- **Directions for this task**:
Copy out the entries below word for word, leaving out the pictures.

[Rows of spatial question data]
* * *

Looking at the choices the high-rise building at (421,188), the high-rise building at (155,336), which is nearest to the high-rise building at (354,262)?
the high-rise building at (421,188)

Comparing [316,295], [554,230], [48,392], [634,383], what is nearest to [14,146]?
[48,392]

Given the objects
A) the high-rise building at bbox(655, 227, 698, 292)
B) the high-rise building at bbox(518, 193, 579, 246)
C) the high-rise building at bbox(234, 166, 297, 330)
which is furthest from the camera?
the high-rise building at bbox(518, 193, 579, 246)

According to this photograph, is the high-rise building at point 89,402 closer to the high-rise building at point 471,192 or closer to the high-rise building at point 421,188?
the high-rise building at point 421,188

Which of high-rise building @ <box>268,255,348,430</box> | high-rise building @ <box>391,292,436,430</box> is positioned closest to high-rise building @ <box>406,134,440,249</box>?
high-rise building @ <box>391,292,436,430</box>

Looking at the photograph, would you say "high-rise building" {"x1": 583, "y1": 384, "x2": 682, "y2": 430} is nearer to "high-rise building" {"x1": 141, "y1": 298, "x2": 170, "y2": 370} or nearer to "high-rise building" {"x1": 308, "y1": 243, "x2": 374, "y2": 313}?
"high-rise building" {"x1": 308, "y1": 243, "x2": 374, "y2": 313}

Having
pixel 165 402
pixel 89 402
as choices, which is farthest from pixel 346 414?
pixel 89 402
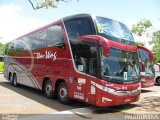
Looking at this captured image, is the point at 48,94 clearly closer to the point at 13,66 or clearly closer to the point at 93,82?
the point at 93,82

* * *

- **Expected answer**:
Looking at the choices the high-rise building at (421,188), the high-rise building at (155,336), which is nearest to the high-rise building at (354,262)?
the high-rise building at (421,188)

Comparing [316,295], [554,230], [48,392], [634,383], what is nearest to [14,146]?
[48,392]

Given the objects
A) the high-rise building at bbox(655, 227, 698, 292)
B) the high-rise building at bbox(518, 193, 579, 246)
C) the high-rise building at bbox(234, 166, 297, 330)
which is furthest from the camera?
the high-rise building at bbox(518, 193, 579, 246)

According to this photograph, is the high-rise building at point 89,402 closer to the high-rise building at point 471,192 or closer to the high-rise building at point 421,188?
the high-rise building at point 421,188

Which of high-rise building @ <box>268,255,348,430</box> | high-rise building @ <box>391,292,436,430</box> is positioned closest to high-rise building @ <box>406,134,440,249</box>?
high-rise building @ <box>391,292,436,430</box>

Looking at the photograph, would you say "high-rise building" {"x1": 583, "y1": 384, "x2": 682, "y2": 430} is nearer to "high-rise building" {"x1": 141, "y1": 298, "x2": 170, "y2": 370} or nearer to "high-rise building" {"x1": 308, "y1": 243, "x2": 374, "y2": 313}?
"high-rise building" {"x1": 308, "y1": 243, "x2": 374, "y2": 313}

Having
pixel 165 402
pixel 89 402
as choices, which is farthest from pixel 346 414?
pixel 89 402
Looking at this captured image, is the point at 48,94 clearly closer to the point at 13,66 or clearly closer to the point at 93,82?
the point at 93,82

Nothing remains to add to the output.